Ma in ospedale, l’esito fu negativo: non c’era più nulla da fare.
 
Il giorno del funerale c’erano tutti: Lestrade, la signora Hudson, Molly, Sally, ed altri poliziotti che conoscevano Sherlock.
La signora Hudson piangeva  strigendosi al braccio di John, e soffocando i singhiozzi con un fazzoletto di lino.
Lui invece non piangeva, non parlava, quasi non fiatava. Guardava davanti a sé con uno sguardo assente: sembrava quasi che il suo corpo fosse vuoto, senza anima.
E dopotutto, era così.
 
***
 
Aveva continuamente quella scena in testa, e non riusciva più a togliersela; e con quella, tutti gli altri momenti passati con Sherlock.

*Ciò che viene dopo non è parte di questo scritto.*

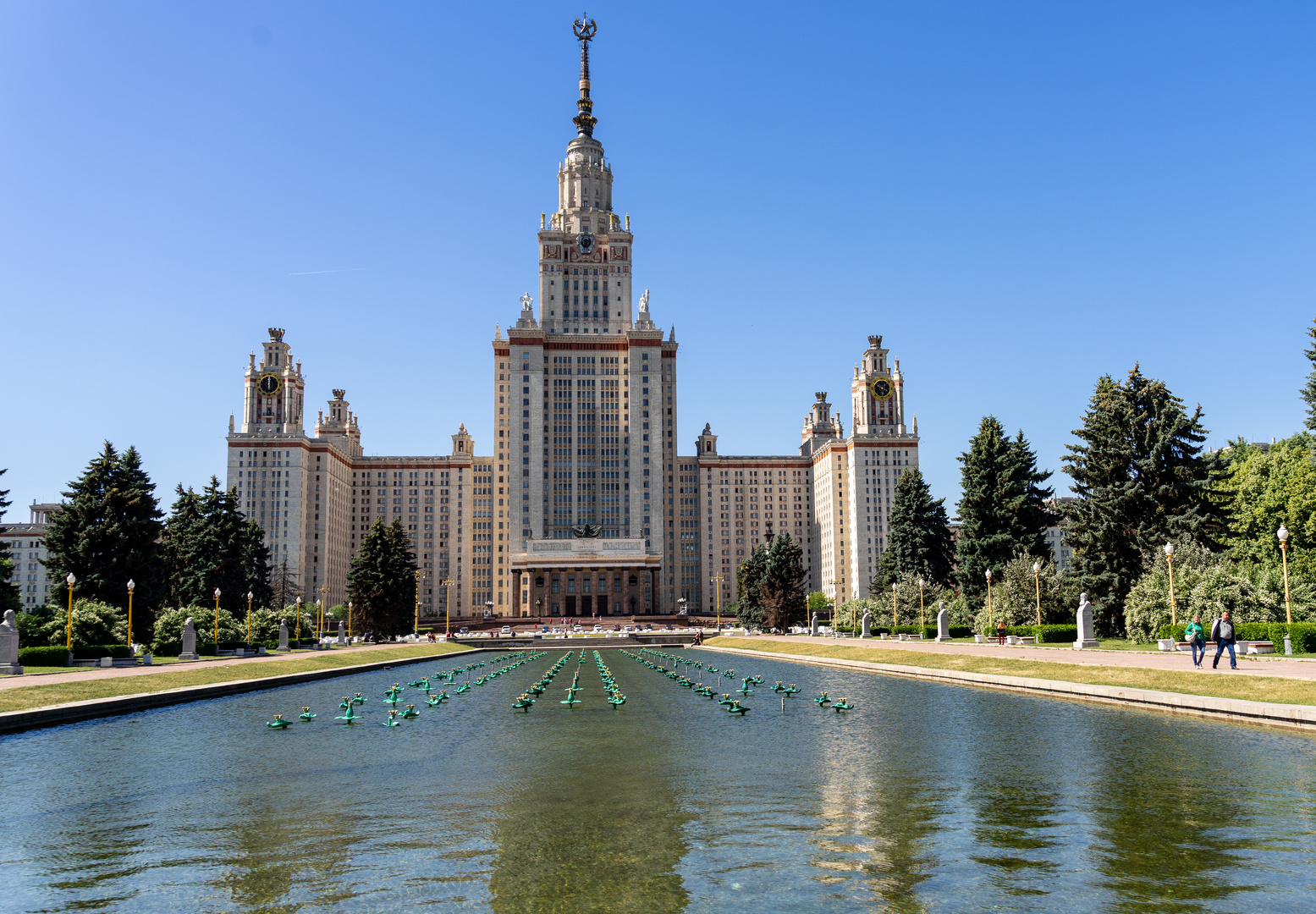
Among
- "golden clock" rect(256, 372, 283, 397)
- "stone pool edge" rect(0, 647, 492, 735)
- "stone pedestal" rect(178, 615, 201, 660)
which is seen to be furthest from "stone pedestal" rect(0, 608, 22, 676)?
"golden clock" rect(256, 372, 283, 397)

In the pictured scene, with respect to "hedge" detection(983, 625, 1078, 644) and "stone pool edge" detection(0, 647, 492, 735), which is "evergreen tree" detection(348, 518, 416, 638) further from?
"hedge" detection(983, 625, 1078, 644)

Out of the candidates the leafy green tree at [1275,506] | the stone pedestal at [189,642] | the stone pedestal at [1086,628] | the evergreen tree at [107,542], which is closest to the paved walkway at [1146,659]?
the stone pedestal at [1086,628]

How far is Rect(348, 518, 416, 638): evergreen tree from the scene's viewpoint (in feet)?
290

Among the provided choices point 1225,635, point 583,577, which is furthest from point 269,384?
point 1225,635

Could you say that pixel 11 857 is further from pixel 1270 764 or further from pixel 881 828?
pixel 1270 764

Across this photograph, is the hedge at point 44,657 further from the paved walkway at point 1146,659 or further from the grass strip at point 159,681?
the paved walkway at point 1146,659

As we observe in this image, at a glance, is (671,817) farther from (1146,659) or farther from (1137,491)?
(1137,491)

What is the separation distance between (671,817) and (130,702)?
22.4 meters

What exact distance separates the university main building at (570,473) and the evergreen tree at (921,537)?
77331mm

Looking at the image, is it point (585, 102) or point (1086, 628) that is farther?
point (585, 102)

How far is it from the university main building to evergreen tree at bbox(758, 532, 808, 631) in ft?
193

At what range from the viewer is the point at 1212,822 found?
43.7ft

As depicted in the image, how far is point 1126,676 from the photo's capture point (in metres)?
29.3

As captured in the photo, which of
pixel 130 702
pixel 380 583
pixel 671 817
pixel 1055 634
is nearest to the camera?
pixel 671 817
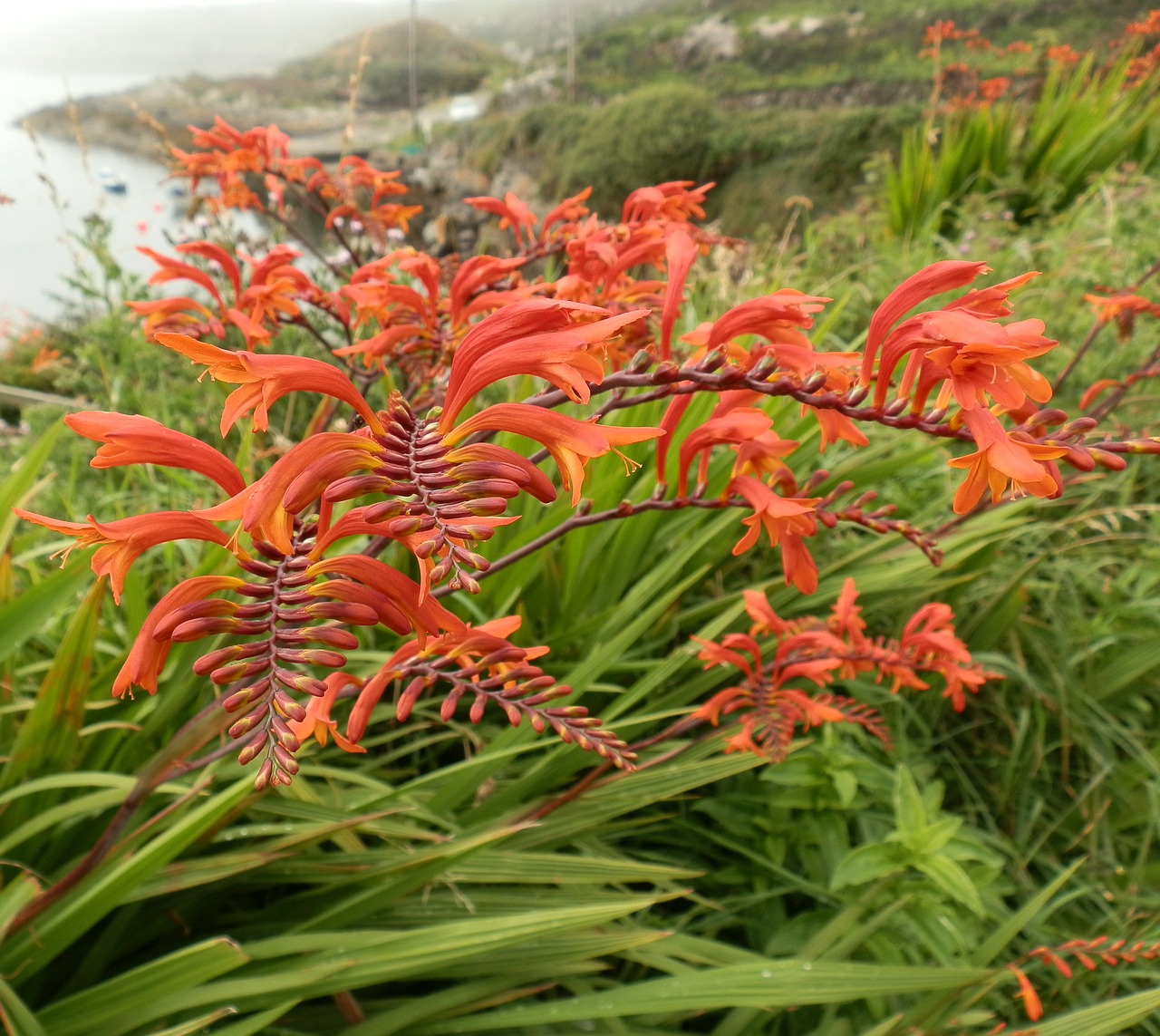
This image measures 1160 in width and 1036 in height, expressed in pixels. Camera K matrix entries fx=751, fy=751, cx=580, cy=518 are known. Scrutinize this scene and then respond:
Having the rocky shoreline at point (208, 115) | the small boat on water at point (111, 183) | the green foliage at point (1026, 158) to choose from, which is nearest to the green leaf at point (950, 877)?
the green foliage at point (1026, 158)

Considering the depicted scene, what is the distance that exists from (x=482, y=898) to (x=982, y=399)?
102 cm

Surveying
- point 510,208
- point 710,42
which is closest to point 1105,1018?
point 510,208

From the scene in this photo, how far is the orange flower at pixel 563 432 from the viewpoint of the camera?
0.51 m

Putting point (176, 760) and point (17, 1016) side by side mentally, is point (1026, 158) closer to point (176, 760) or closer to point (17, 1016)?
point (176, 760)

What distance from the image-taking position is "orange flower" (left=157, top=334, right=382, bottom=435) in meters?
0.51

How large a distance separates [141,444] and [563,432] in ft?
1.05

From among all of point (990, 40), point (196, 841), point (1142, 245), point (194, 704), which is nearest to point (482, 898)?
point (196, 841)

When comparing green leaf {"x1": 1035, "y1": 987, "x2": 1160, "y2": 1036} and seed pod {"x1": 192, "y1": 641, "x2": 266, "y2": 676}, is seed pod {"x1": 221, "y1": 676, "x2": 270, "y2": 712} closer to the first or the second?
seed pod {"x1": 192, "y1": 641, "x2": 266, "y2": 676}

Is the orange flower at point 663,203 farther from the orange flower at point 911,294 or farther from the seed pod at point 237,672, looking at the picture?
the seed pod at point 237,672

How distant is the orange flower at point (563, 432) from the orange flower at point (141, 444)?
19 centimetres

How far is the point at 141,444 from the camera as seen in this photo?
0.56 meters

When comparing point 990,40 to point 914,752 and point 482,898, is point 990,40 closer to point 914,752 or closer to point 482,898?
point 914,752

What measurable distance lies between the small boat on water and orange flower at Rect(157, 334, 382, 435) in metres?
4.05

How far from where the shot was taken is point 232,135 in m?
1.52
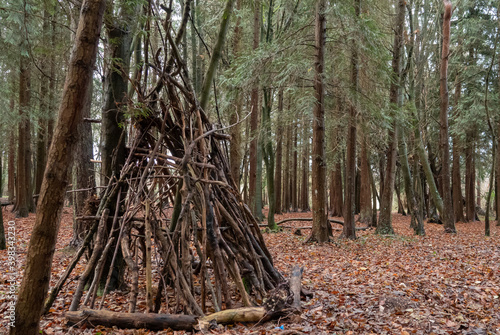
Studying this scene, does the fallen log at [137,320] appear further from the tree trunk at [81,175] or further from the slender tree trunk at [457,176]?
the slender tree trunk at [457,176]

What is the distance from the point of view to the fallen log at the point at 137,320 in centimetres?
322

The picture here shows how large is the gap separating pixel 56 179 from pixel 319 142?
708 centimetres

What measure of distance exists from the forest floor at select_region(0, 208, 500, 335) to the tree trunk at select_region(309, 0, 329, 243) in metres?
0.58

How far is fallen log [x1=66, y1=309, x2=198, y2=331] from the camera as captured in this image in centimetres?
322

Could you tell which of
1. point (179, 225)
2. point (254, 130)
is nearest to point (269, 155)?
point (254, 130)

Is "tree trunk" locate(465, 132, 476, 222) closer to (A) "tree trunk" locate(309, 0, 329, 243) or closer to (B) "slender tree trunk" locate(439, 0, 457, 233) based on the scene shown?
(B) "slender tree trunk" locate(439, 0, 457, 233)

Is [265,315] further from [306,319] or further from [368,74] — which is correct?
[368,74]

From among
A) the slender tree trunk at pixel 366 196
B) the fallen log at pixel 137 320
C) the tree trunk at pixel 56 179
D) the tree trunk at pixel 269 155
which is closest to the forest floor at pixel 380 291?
the fallen log at pixel 137 320

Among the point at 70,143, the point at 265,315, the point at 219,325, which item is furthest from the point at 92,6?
the point at 265,315

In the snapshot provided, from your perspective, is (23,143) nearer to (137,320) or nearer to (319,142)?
(319,142)

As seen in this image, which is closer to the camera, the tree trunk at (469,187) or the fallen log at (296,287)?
the fallen log at (296,287)

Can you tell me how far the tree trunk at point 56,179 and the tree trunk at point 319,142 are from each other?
686 cm

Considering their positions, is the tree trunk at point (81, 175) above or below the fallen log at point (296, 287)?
above

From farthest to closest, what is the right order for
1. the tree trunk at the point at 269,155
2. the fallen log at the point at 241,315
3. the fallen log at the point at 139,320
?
1. the tree trunk at the point at 269,155
2. the fallen log at the point at 241,315
3. the fallen log at the point at 139,320
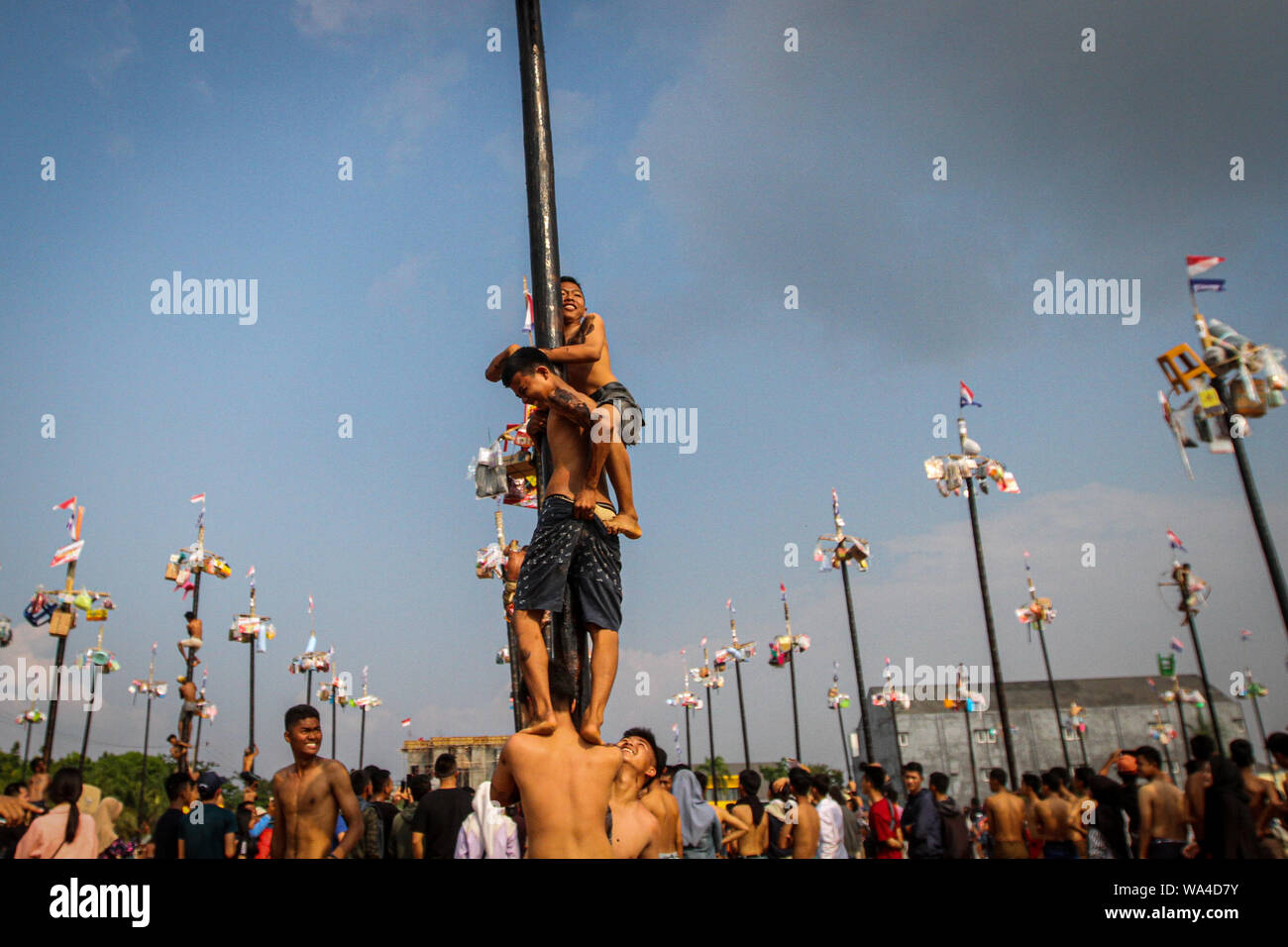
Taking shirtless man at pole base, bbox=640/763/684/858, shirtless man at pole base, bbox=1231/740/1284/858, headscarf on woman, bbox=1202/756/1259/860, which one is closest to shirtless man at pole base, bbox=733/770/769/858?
shirtless man at pole base, bbox=640/763/684/858

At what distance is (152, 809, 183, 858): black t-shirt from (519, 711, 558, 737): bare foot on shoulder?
5.30 meters

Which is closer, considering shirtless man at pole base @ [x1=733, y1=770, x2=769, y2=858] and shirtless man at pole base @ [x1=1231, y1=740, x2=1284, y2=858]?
shirtless man at pole base @ [x1=1231, y1=740, x2=1284, y2=858]

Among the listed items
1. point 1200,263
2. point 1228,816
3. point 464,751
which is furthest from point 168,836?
point 464,751

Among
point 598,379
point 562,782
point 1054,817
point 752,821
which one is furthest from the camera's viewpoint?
point 1054,817

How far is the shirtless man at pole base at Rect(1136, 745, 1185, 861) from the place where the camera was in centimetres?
801

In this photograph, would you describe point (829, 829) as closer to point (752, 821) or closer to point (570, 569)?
point (752, 821)

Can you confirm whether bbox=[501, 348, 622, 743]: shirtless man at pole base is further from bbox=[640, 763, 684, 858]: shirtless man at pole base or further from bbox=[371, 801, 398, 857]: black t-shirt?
bbox=[371, 801, 398, 857]: black t-shirt

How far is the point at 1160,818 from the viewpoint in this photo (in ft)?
26.4

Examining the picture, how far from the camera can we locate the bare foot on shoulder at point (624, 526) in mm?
4172

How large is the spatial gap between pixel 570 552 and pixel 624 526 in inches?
13.9

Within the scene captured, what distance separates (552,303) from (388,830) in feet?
20.4

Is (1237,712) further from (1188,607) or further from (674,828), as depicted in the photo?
(674,828)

Sapeva che doveva guardare avanti, ma non ci riusciva: si sentiva morto dentro, e ormai non poteva fare altro che vivere con i ricordi.  Ma in realtà di quelli non sapeva cosa farsene: voleva soltanto tornare indietro, e provare a fare qualcosa per cambiare ciò che era accaduto.
 
Andava in cimitero tutti i giorni, portando sempre dei fiori da mettere nella tomba. Ormai ce n’erano di tutti i tipi: margherite, gigli, orchidee, ma soprattutto rose. Erano i suoi fiori preferiti.
Facendo così, aveva l’illusione di sentirlo ancora vicino a sé.
E in quei momenti parlava parlava, gli raccontava tutte le sue giornate, gli raccontava dei pianti delle persone a lui care, del tè che la signora Hudson continua a portargli, sempre con due tazze, per poi rendersi conto che una non serviva più.
Ma soprattutto gli diceva tutto ciò che provava per lui, le parole mai dette.
Perché era questo il più grande rimpianto di John: non aver potuto dire a Sherlock quanto la amasse.
Pensava che la sua vita non avrebbe avuto più senso, da quel momento in poi. Dopotutto, come avrebbe potuto vivere senza la persona che amava più di tutte?
 
 
Ma John Watson non sapeva che il futuro gli avrebbe dato un’altra possibilità.